Now, common law has this validity, and this is why, since the Civil War, it has been steadily subverted. Supposing someone steals from you. You don’t have to have, under common law, an exact statute covering that kind of theft, or that kind of murder, you see. So, you simply take the case, it goes to a jury of men who are your peers, who in terms of the basic principles established by God and the case laws that illustrate the extent of the principle, give a decision, but in the last year, a man in Michigan was set free when he not only murdered two boys but admitted it. He was a federal official, but he knew the law well enough to know that that particular type of crime had been not covered by the statute provisions. So, there was no law under which they could convict him, and men have actually robbed and have gone free, because the crime didn’t fit the statute book. So, every time there’s a new act of criminal aggression by these rioters, they figure, “How can we pass a law against this to cover it?” Well, then they come up with a new variation and it isn’t covered by it. When you get to the kind of law that we are moving it, the humanistic, Roman law, you have to cover every jot and tittle, or else the man goes free.
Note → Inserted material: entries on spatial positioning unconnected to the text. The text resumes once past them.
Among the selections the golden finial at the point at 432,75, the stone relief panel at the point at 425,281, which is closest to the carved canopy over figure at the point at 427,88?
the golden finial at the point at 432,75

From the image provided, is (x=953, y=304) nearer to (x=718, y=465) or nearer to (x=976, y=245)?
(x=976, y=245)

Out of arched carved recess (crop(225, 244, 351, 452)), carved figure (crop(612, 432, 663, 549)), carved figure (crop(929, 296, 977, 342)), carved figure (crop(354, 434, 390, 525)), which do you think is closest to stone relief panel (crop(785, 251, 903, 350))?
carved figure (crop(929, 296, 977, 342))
Now, it is impossible to right enough wrongs to cover every particular variation of theft, or murder, and so on, and so the law begins to break down, but when you have the common law, you have the broad principles and case laws which illustrate the minimal principles, so it certainly applies to anything else, and you go in terms of that. Now, common law is still, technically, a part of the law of the land, but you don’t have any attorneys who know common law, because they’re not taught it, they can’t practice it, the judges wouldn’t know what to do with it. Do you think that’s a fair statement, Bill?

[Audience] {?} Now there is no {?}

[Rushdoony] This is the consequence of departing from biblical law, which was the common law of the land. This departure began, as I say, after the Civil War when the radical republicans began their devastation of our land. When Oliver Wendell Holmes, Jr. went to the Supreme Court, this was made a part of the basic decision of the courts. Today, because all our law schools have been teaching it for two generations, or more, it is now the law of the land. The new humanistic statutory law.

Well, our time is up and we are adjourned.